Rodeios, ferras eram movimentados, principalmente, pelos negros, ligados àquela paisagem campestre, àqueles animais por uma remota, mas latente relação com os totens, se admitirmos a concepção de Hahn e outros.

As ordens religiosas, que sofreram seqüestro, na ilha, os possuíam em número regular, seja como capatazes, seja como vaqueiros. A de Jesus, por exemplo, possuía, em 1759, no Arari, os currais denominados N. S. do Rosário, São José, Menino Jesus, Santo Inácio, à margem do lago Arari; no rio Marajó-Açu possuíam os currais N. S. do Rosário, São Francisco Xavier e São Brás.

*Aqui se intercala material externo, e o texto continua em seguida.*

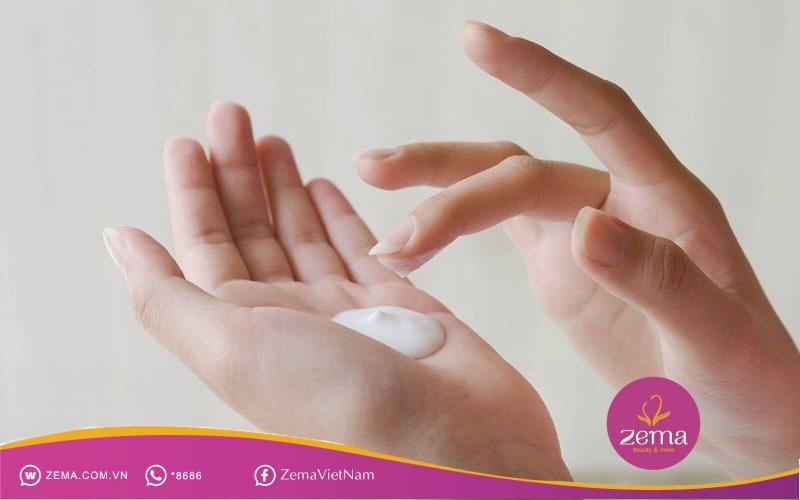 Thoa kem dưỡng là bước quan trọng trước khi tiến các cách trang điểm mặt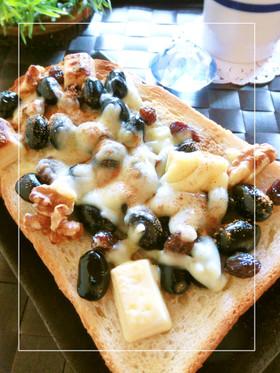 黒豆×胡桃×白チョコのミルキートースト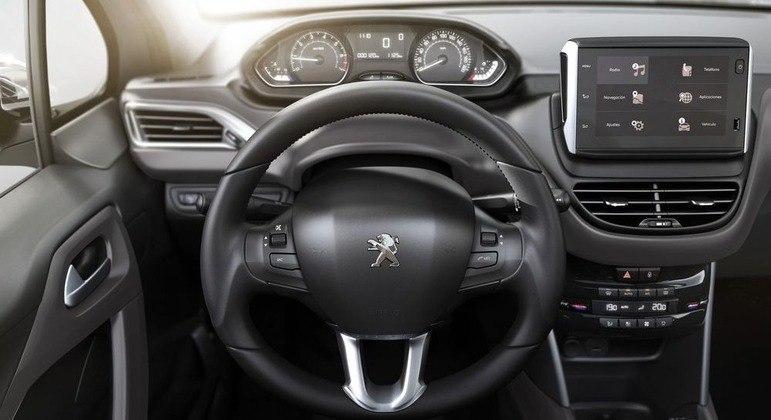 Central multimídia tem sistema Peugeot Connect Radio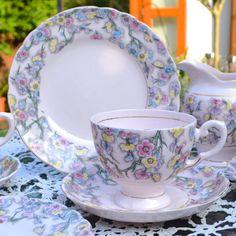 Soft Pink Chintz Toscana China Tea Set trío - taza, plato y placa - Pastel Pink Glaze Floral zaraza - fina inglesa Bone China - c1947 +
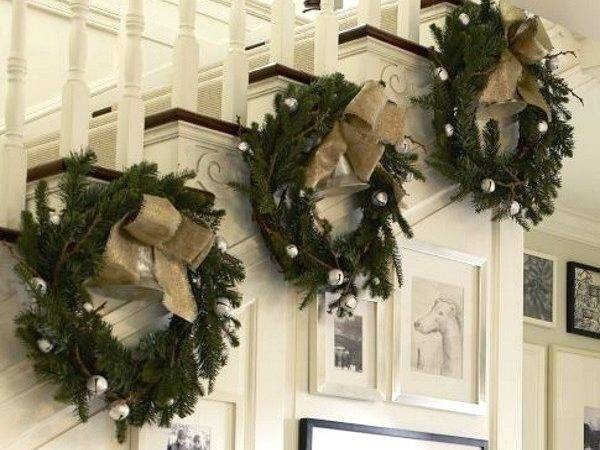 Stunning Christmas Staircase Decorations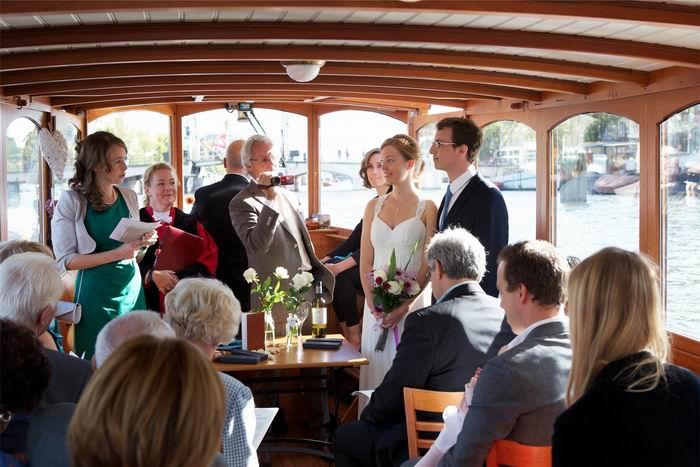 Trouwen aan boord, op een officiele Amsterdamse trouwlocatie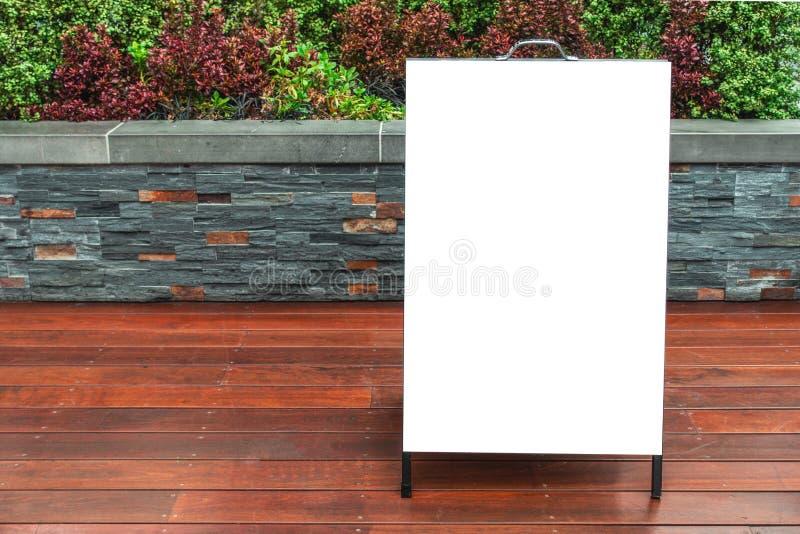 Mofa del tablero de bocadillo encima de la plantilla de la publicidad al aire libre fotografía de archivo libre de regalías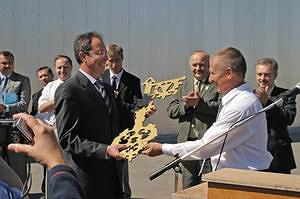 Директор строительного предприятия «Стромат» С.  А.  Соковнин вручает символический ключ генеральному директору «МПСМ-Вятка» Л.  Н. Шуплецову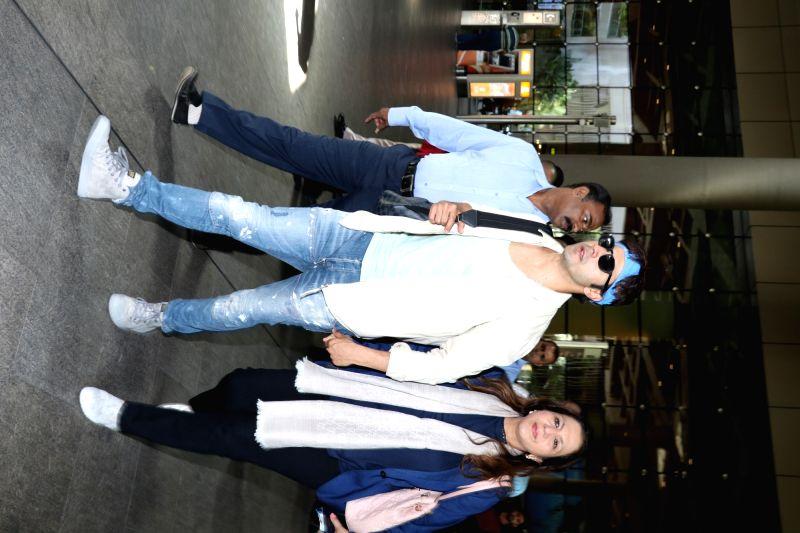 Actor Varun Dhawan Varun Dhawan with his mother Karuna Dhawan at Mumbai airport on May 24, 2017. - Varun Dhawan Varun Dhawan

E era à sua escravatura que êles estavam entregues, possivelmente em melhores condições que às mãos dos administradores das chamadas fazendas nacionais, que ignoravam, dizia-se, os limites das terras que lhes haviam entregue e, com certeza, o número de reses que nelas pastavam.

Os Gavinhos, Gonçalves, Chermont, Calandrini, Miranda, Frade Avelar e outros, como os missionários, além de gados e terras, possuíam escravaria, empregada nos trabalhos domésticos e nos trabalhos pastoris.

Joaquim Ângelo Gonçalves por exemplo, nascido em 1770, segundo o memorialista Calandrini, foi dono de Santo Antônio, Têso, Ilha das Palhas, em Maguari, e de muitos escravos e gados. Outro Gonçalves (Miguel Arcanjo) nascido em 1790, era dono das fazendas Anjos, Pindobas e São Cristóvão com muito gado e escravaria. E Raimundo Antônio Gonçalves, nascido em 1799, possuíra nas suas fazendas Santos Reis, Bem-ti-vi, Glória e Livramento, muito gado e escravos. O capitão Luís Calandrini da Silva Pacheco possuíra as fazendas Conceição, Nazaré, Dominguinho, Destêrro, Limpo Grande e Cajueiro, onde passou largo tempo da sua vida com os seus escravos, a sua gadaria e a sua cavalhada.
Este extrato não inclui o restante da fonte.